Evolução da estimativa flash da inflação na zona euro

Fonte: Bloomberg BBVA AM Portugal

Daí que esta semana, o posicionamento inflexível de alguns dos membros e do presidente do Banco Central Europeu (BCE) vai também perder a seu prazo de validade, uma vez que, os fundamentais e as circunstâncias assim o determinam. A inflação continua a descer e a economia continua extremamente anémica, de onde se infere que os atuais níveis de taxa de juro estão simplesmente desajustados.

Evolução das estimativas do PIB de 2024

Fonte: Bloomberg BBVA AM Portugal

Como os compromissos assumidos com os agentes económicos assim o exigem, o Banco Central Europeu nesta reunião de abril deverá anunciar que vê com uma elevada probabilidade o facto de poder vir a cortar as suas taxas de juro diretoras em junho. Este novo posicionamento do BCE será certamente acompanhado por uma mensagem justificativa, que irá procurar enaltecer que foi a sua determinação e o seu sentido de diligência que explicam porque existe O DITO POR NÃO DITO…

Mas, a questão de fundo, é que por demais que o BCE prolongue durante uns meses a inevitabilidade de um corte das suas taxas de referência e mitigue a probabilidade de descidas consequentes, a verdade é que já estamos envoltos no início de um novo ciclo monetário e este vai seguramente prolongar-se por mais uns anos.

┄┄┄┄┄┄┄┄┄┄

▸ **A SUA TAREFA**
Responda às perguntas com base no texto sobre o Banco Central Europeu:
(a) Em que mês decorre a reunião do BCE em que se espera o anúncio de um novo posicionamento?
(b) Em que mês o BCE poderá vir a cortar as taxas de juro diretoras?
(c) Como é descrita a economia no parágrafo que começa por "Daí que esta semana"?
O material seguinte não tem qualquer relação com o texto.

Itens de dados armazenados:
┄┄┄┄┄┄┄┄┄┄

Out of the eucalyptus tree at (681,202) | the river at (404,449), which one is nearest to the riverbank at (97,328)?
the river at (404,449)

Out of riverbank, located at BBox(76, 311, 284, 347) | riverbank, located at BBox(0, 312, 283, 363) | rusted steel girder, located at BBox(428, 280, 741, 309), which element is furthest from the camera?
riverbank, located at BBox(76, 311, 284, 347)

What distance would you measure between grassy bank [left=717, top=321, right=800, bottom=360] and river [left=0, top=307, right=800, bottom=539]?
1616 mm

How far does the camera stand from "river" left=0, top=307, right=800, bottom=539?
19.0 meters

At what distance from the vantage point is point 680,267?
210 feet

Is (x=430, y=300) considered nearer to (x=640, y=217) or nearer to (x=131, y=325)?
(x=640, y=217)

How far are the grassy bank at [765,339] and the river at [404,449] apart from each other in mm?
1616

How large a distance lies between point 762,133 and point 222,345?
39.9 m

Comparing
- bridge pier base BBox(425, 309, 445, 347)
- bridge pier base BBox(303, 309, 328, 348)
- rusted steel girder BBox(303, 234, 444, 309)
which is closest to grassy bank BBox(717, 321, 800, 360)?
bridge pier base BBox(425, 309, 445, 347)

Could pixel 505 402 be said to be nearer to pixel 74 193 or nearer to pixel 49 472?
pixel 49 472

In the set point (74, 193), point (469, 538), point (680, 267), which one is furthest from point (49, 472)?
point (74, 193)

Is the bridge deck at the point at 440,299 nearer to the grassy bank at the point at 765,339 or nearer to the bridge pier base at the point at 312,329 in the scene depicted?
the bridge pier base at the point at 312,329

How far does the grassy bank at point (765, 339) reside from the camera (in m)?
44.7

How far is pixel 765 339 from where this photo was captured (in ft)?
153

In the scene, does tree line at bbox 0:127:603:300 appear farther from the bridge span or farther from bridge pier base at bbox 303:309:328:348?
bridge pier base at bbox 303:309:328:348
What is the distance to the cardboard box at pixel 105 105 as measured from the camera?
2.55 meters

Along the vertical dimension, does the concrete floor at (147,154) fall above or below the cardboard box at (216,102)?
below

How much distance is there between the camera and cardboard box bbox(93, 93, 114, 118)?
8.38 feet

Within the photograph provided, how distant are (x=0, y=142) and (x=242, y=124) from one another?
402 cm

┄┄┄┄┄┄┄┄┄┄

▸ **RESOLUÇÃO**
(a) Abril.
(b) Junho.
(c) Como "extremamente anémica".